Secondly, there is the inexorable rise of regulation and of cost generally. Noble Lords may not be aware that, for many pubs, business rates and council tax are more important items than rent.
Thirdly, there is the availability of low-priced alcohol in supermarkets. The average price of a pint in a UK supermarket last year was £1.13. It would be substantially less in the weeks leading up to Christmas and in the few days before a bank holiday. If any noble Lord can find a pub, tied or untied, that is selling lager at less than £2.50 a pint—more than double the price in a supermarket—let me know and we will go along to sample the wares.

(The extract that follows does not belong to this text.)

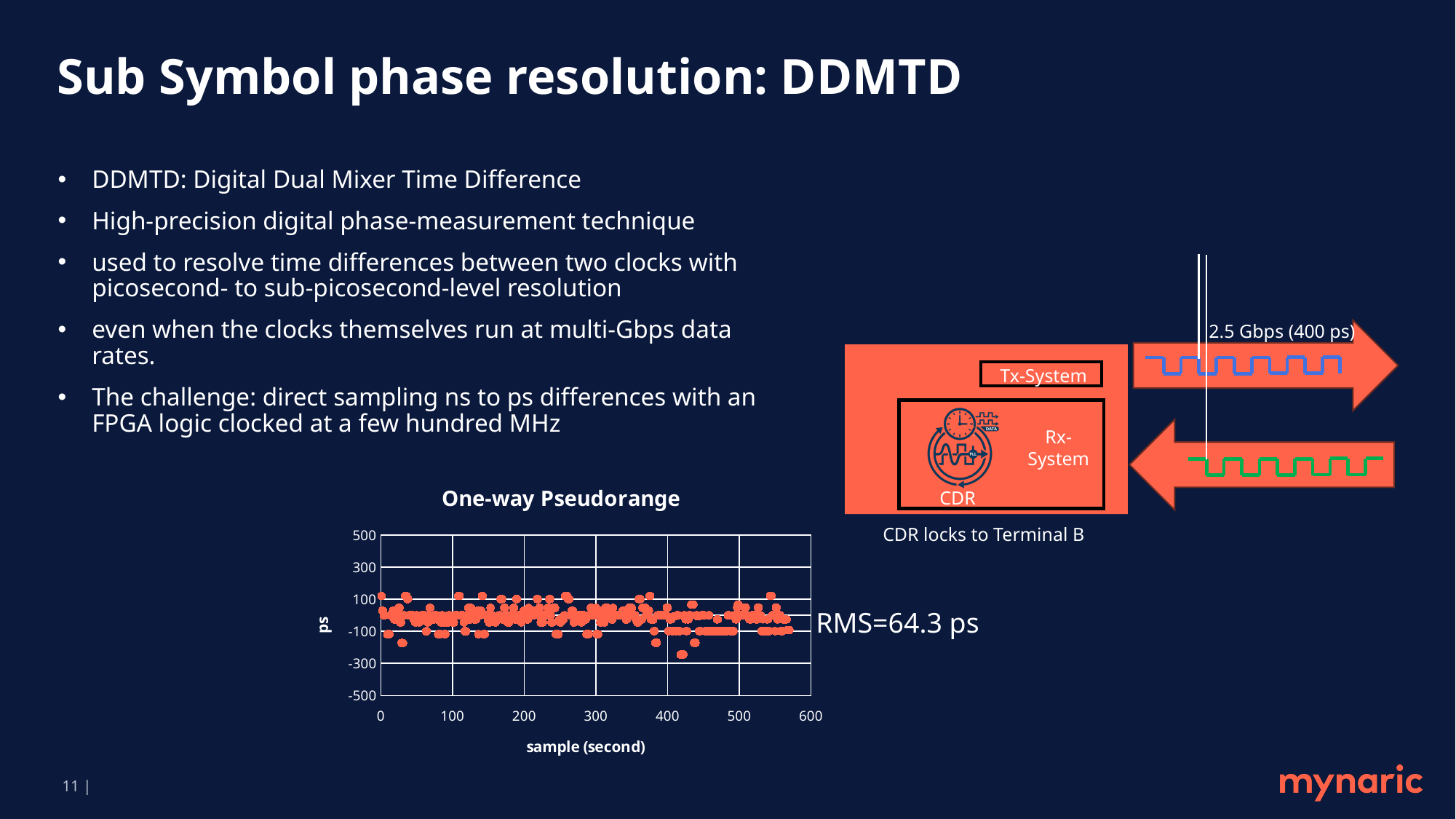
What is the label of the x axis on the One-way Pseudorange chart? sample (second) What is the maximum value shown on the y axis of the One-way Pseudorange chart? 500 What RMS value is stated next to the One-way Pseudorange chart? RMS=64.3 ps What is the title of the chart on the slide? One-way Pseudorange What is the label of the y axis on the One-way Pseudorange chart? ps What is the largest tick value on the x axis of the One-way Pseudorange chart? 600 What is the minimum value shown on the y axis of the One-way Pseudorange chart? -500 Do the values on the One-way Pseudorange chart show a clear rising or falling trend along the x axis, or stay roughly flat? roughly flat What is the spacing between consecutive tick marks on the x axis of the One-way Pseudorange chart? 100 What kind of chart is the One-way Pseudorange chart? scatter chart Are all the plotted points on the One-way Pseudorange chart greater or less than -500 ps? greater Are all the plotted points on the One-way Pseudorange chart greater or less than 300 ps? less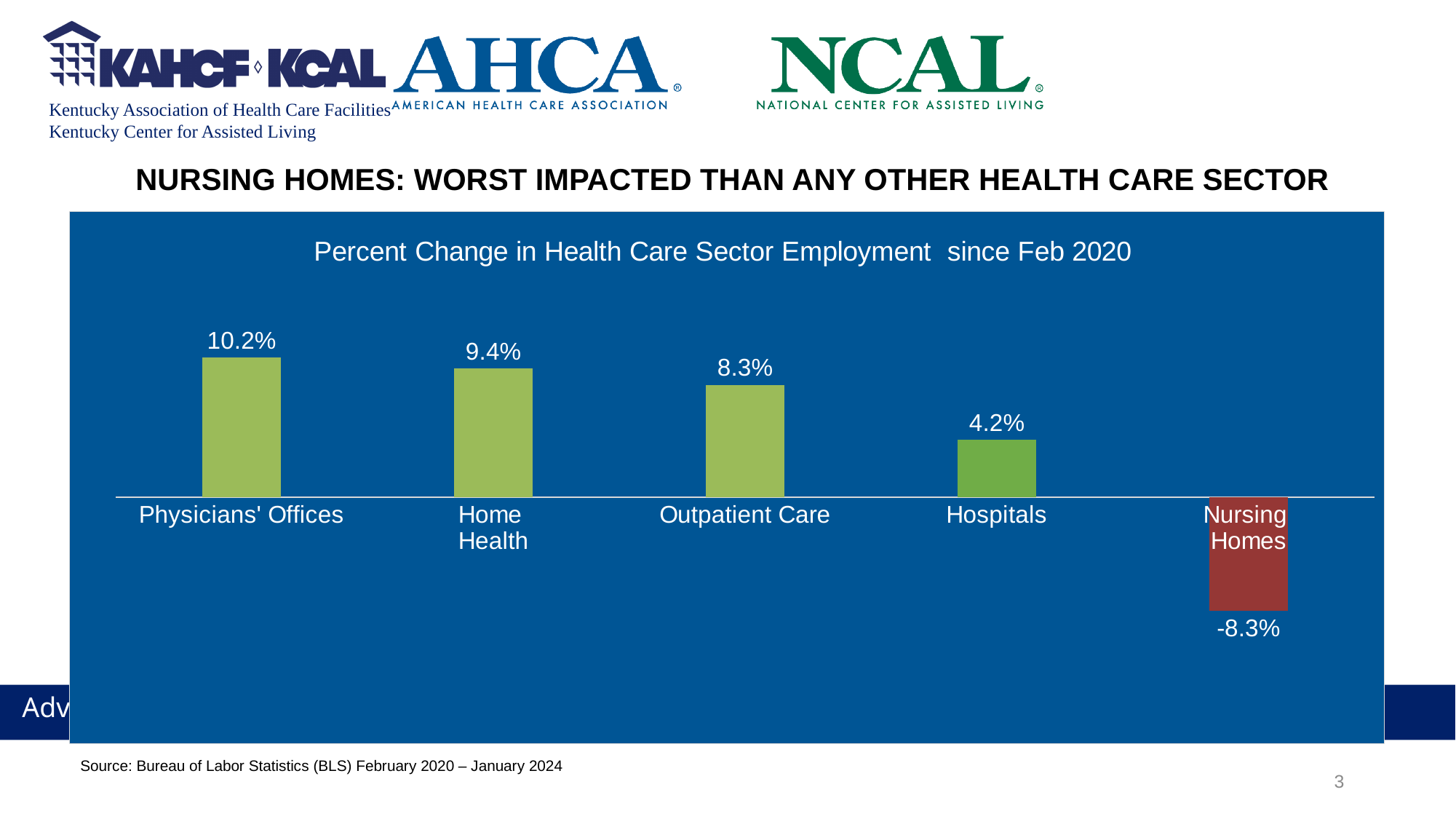
What is the percent change in employment for Nursing Homes? -8.3% Which sector has the highest percent change in employment? Physicians' Offices Do the values rise or fall moving from left to right across the sectors? Fall How many health care sectors are shown in the chart? 5 What is the percent change in employment for Hospitals? 4.2% Which sector has the lowest percent change in employment? Nursing Homes What is the title of the chart? Percent Change in Health Care Sector Employment since Feb 2020 What kind of chart is shown on the slide? Bar chart What is the percent change in employment for Physicians' Offices? 10.2% What is the difference between the percent change for Outpatient Care and Hospitals? 4.1% What is the percent change in employment for Home Health? 9.4% Which has a larger percent change in employment, Home Health or Outpatient Care? Home Health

These are trends that defy King Canute, so pubs are likely to continue to close. The reasons for closure may be portrayed as rapacious owners increasing rent, wishing to profit by turning pubs into houses or corner stores, but the tide is turning against the ordinary pub. To offset this trend, the pub has to offer an experience and value for money for its target market: maybe with food, with fine dining or pub grub; maybe for families, with play areas for kids; maybe for younger men, with Sky Sports and pub games; maybe for younger women, with more of a wine bar feel to the place; or maybe for pensioners, with cheap food, particularly at lunch. However, this all requires operational experience and capital resources. It is this that pub owners can provide. It is exceptionally difficult to find capital for all the sorts of things that are required to refurbish a pub—kitchen fittings, signage, fixtures and fittings of one sort or another—and it is the pub owners who can do this.
The balancing item is the tie. The brewery is assured an outlet for its beer and other drinks, though it should always be remembered that every bit of profit from the foods goes to the tenants alone. Remove the tie and you risk removing this ladder, by which many people have become very satisfactorily self-employed. No pub owner is going to invest many thousands of pounds—hundreds of thousands of pounds in some cases—in refurbishing a pub if the tenant can then walk away from supply agreements.
In an effort to lance this boil of suspicion about rents and treatment, some breweries have introduced a franchise agreement, which has been approved by the British Franchise Association. This means that the tenant is in exactly the same position as a franchisee selling hamburgers, pizzas or ice-cream. The Bill apparently proposes to ban even these arrangements. To do so only where they involve a pub and not, for example, a McDonald’s outlet, seems to me to be illogical, perverse and unfair.
My final word must go beyond your Lordships’ House to the wider world: the most important thing to do if you wish to save your local pub is to use it. If you do not, you will lose it whether it is tied or not. I look forward to some vigorous debates in Committee.